Square's plan to acquire Afterpay, an Australian "buy-now-pay-later" company, for approximately US$29 billion in stock is both large and symbolic. It is the most vivid signal yet that greater M&A and activity is coming for the consumer lending space, one of the hottest fintech verticals.
As discussed in our report, published just last week, we see increased M&A and consolidation activity in the remainder of 2021 and 2022. The COVID-19 pandemic has accelerated the demand for digital products and services in profound ways, putting in sharp relief the extent to which many younger consumers are eschewing traditional credit products and providers.
Fintechs will be both acquirers and targets in the years ahead. Our report highlights the top 10 issues that should be considered before signing up a deal.
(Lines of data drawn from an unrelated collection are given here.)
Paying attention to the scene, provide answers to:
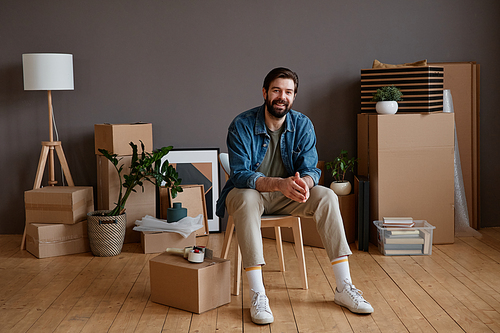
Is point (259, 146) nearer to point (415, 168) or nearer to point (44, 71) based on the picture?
point (415, 168)

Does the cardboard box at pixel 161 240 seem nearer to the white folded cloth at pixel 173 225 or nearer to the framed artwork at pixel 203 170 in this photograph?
the white folded cloth at pixel 173 225

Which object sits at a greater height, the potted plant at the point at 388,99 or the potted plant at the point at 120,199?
the potted plant at the point at 388,99

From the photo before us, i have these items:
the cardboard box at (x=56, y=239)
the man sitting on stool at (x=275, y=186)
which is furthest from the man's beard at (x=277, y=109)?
the cardboard box at (x=56, y=239)

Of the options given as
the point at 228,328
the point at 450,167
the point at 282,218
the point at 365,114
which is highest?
the point at 365,114

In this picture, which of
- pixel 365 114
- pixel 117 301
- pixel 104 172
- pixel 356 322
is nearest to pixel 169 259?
pixel 117 301

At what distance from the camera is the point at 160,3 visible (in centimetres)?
363

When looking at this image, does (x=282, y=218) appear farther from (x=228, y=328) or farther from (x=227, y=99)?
(x=227, y=99)

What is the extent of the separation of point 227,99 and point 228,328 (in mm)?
2115

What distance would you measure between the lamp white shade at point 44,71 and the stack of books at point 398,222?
94.4 inches

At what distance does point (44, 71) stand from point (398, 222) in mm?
2599

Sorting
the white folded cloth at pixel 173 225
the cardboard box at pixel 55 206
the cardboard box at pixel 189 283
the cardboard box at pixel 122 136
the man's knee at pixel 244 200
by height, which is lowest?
the cardboard box at pixel 189 283

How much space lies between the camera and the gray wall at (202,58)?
3625 millimetres

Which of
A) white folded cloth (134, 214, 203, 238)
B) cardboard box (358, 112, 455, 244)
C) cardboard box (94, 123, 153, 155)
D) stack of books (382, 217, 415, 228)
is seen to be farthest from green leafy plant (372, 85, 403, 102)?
cardboard box (94, 123, 153, 155)

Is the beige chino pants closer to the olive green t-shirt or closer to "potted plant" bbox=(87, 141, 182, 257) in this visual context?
the olive green t-shirt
Two financial technology giants that are taking on the traditional banking industry are joining forces to build their alternative to credit cards. Square said on Sunday that it planned to acquire the Australian “buy now, pay later” company Afterpay in an all-stock deal that values Afterpay at about $29 billion. The deal introduces Afterpay’s service, which allows users to stagger the cost of their purchases over interest-free installments, to U.S. consumers and the millions of small businesses that process their credit card transactions on the Square app. It will also help the San Francisco-based Square further expand in Australia, its second-biggest market after the United States.